『芸藩通志』には「本亀山 西入君村にあり、同じ頃(文禄中)、岸本兵庫所守、」とある。
現地の案内板によれば、岸本兵庫は隣接する福山城主高尾(甲尾)越中、能山城主尾崎九兵衛とともに三吉家臣で北方への備えとして配置されたようである。
本亀城は神野瀬川に隣接した比高120mほどの山に築かれており、谷を挟んで南西の福山城と隣接する。
本亀城は堀切などで区画されていなが、北西から南東に伸びた尾根に大きく3つの曲輪で構成されている。
北端が主郭となり、南東から北東側に小さく段曲輪が続き、土塁がスロープとなって段を繋いでいる。
主郭の南東下に曲輪iiがある。南端に犬走りの通路があり、その北側に小さく段々となった曲輪が続き、こちらも北端側で行き来できる構造になっている。

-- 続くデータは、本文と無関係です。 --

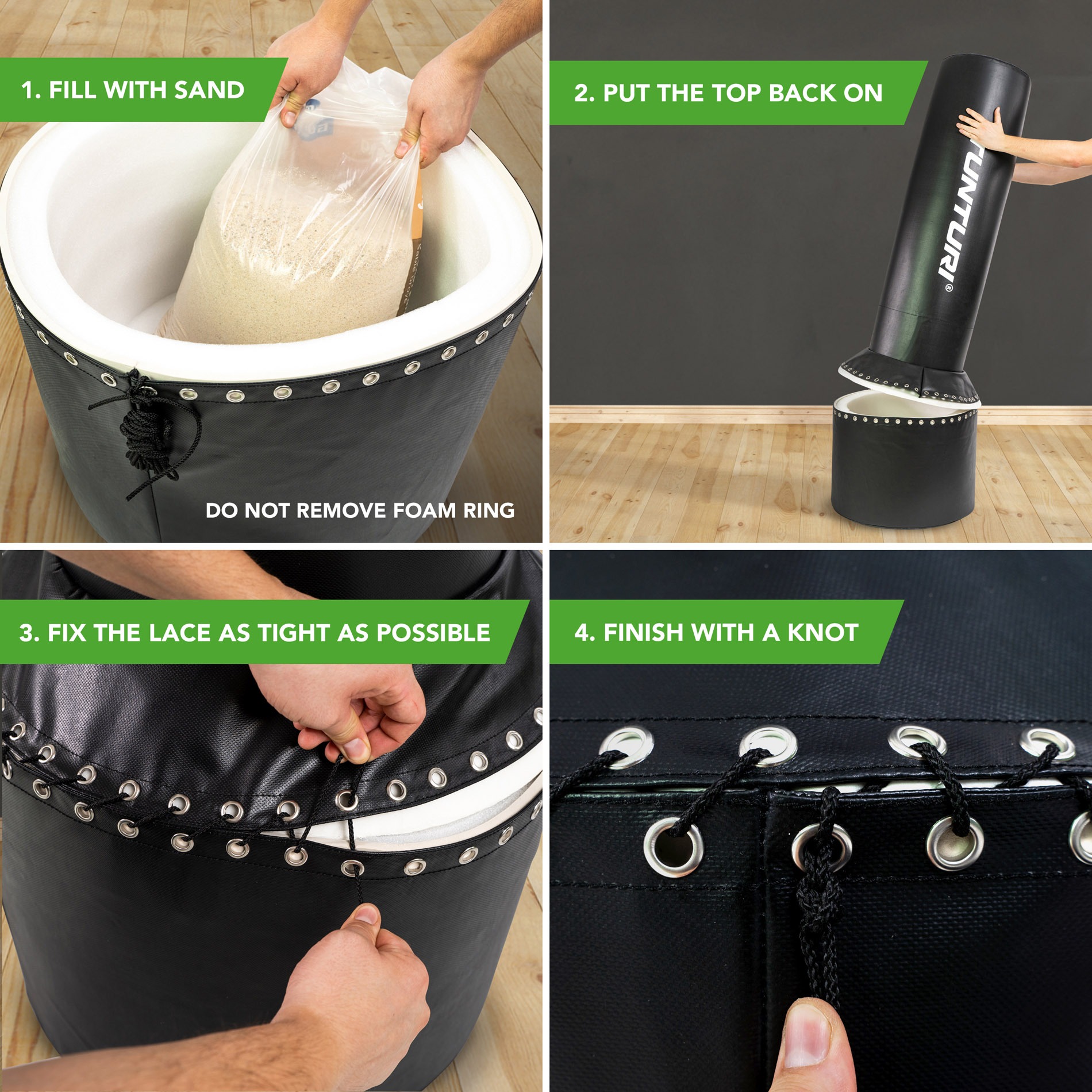 1. FILL WITH SAND

DO NOT REMOVE FOAM RING

2. PUT THE TOP BACK ON

TUNTURI®

3. FIX THE LACE AS TIGHT AS POSSIBLE

4. FINISH WITH A KNOT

東端部にあるのが曲輪iiiで南北三段の曲輪で最高所は西側に土塁を設けており、この曲輪も西端部分で行き来できる構造である。
大手は現在も山道として残っているつづら折れの道と思われ、それが虎口aに到達する。この虎口aから入ると空間ivがあり、曲輪iiとiiiの間に挟まれている。現状ではここからc、dと犬走りを登ることで主郭に達することができる。空間ivの上には左折れで入る虎口状地形bがある。これは曲輪iiとiiiが空間ivを経ず行き来できるための土橋的な構造であろうか。
主郭の北背後は多重堀切4で遮断しており、これは大きな二条の堀切の間に小さな堀切状地形、東尾根を遮断するような堀切もあって複雑な地形となっている。 主郭の西下には堀切3、畝状竪堀群2、東下には堀切5と谷間に集約するような畝状竪堀群6が存在する。
曲輪iiの南側面には畝状竪堀群1があり、ii.3の下はv字の堀切を多重に連ねたような構造となっている。
住宅の脇から谷間へ続く林道がある。この道を進むと途中谷下に分かれる道があるので、それを下ってすぐのところから山に続く道が付いている。
林道に入ってすぐのところに墓地があり、そのあたりに車を駐めることも可能であるが、どこかに駐めて歩いてくるのがよいだろう。